» PROVIDED TEXT:
------------------------------

3. The Indemnitor shall be jointly and severally bound with the Tenant to BARK
for the performance of the obligations of Tenant under the Lease and its
liability shall be that of a direct and primary obligor and not merely that
of a surety.
4. If the Tenant defaults under the Lease, BARK may proceed against the
Indemnitor as if it were the Tenant, without waiving any of its rights
against the Tenant and without any requirement that BARK shall first have
proceeded against the Tenant or had recourse to or exhausted any of its
remedies against the Tenant.

------------------------------

» PROBLEMS:
1 – Answer these questions from the indemnity clauses:
(a) With whom is the Indemnitor jointly and severally bound to BARK?
(b) Clause 3 says the Indemnitor's liability is that of what, rather than merely that of a surety?
(c) Under clause 4, what event allows BARK to proceed against the Indemnitor as if it were the Tenant?
2 – Quote the indemnity clauses between "4. If the Tenant" and "against the Tenant.", inclusive.
3 – Write the next part of the indemnity clauses, picking up after their final sentence.

------------------------------

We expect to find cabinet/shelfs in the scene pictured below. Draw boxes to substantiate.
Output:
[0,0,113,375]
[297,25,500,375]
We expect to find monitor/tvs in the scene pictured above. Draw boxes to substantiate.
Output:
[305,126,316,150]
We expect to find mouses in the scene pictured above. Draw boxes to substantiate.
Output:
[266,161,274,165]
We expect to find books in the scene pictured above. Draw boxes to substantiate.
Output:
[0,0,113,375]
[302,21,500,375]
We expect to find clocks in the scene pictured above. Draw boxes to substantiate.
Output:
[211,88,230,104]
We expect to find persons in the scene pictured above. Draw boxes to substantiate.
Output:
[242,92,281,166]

------------------------------

» IN RESPONSE:
1 –
(a) The Tenant.
(b) A direct and primary obligor.
(c) The Tenant defaulting under the Lease.

2 –
4. If the Tenant defaults under the Lease, BARK may proceed against the
Indemnitor as if it were the Tenant, without waiving any of its rights
against the Tenant and without any requirement that BARK shall first have
proceeded against the Tenant or had recourse to or exhausted any of its
remedies against the Tenant.

3 –
5. The obligation of the Indemnitor and the rights of BARK hereunder shall not
be affected or in any way prejudiced or impaired by any delay, neglect or
forbearance by BARK in enforcing performance by the Tenant of its
obligations under the Lease or the granting by BARK to the Tenant any
extension of time or by any waiver by BARK of any of the Tenant's
obligations or by any assignment or sublease or sublease or other dealing
by the Tenant with the Lease or the premises whether with or without the
consent of BARK or by any want of notice to the Indemnitor or by any
dealing between BARK and the Tenant with or without notice to the
Indemnitor whereby the respective obligations and rights of either BARK or
the Tenant are amended or by any other act or failure to act by BARK which
would release, discharge or affect the obligations of the Indemnitor if it
were a mere surety, and with the intent that this Indemnity shall not be
released or affected or the rights of BARK hereunder in any way impaired
until such time as all the obligations of the Tenant under the Lease have
been fully performed and satisfied
6. The obligations of the Indemnitor hereunder shall not be released,
discharged or affected by the bankruptcy or insolvency of the Tenant or any
disclaimer by any trustee in bankruptcy of the Tenant or by the Tenant
ceasing to exist (whether by winding-up, forfeiture, cancellation or
dissolution, or any other circumstance) or by any event terminating the
Lease including a re-entry pursuant to the Lease.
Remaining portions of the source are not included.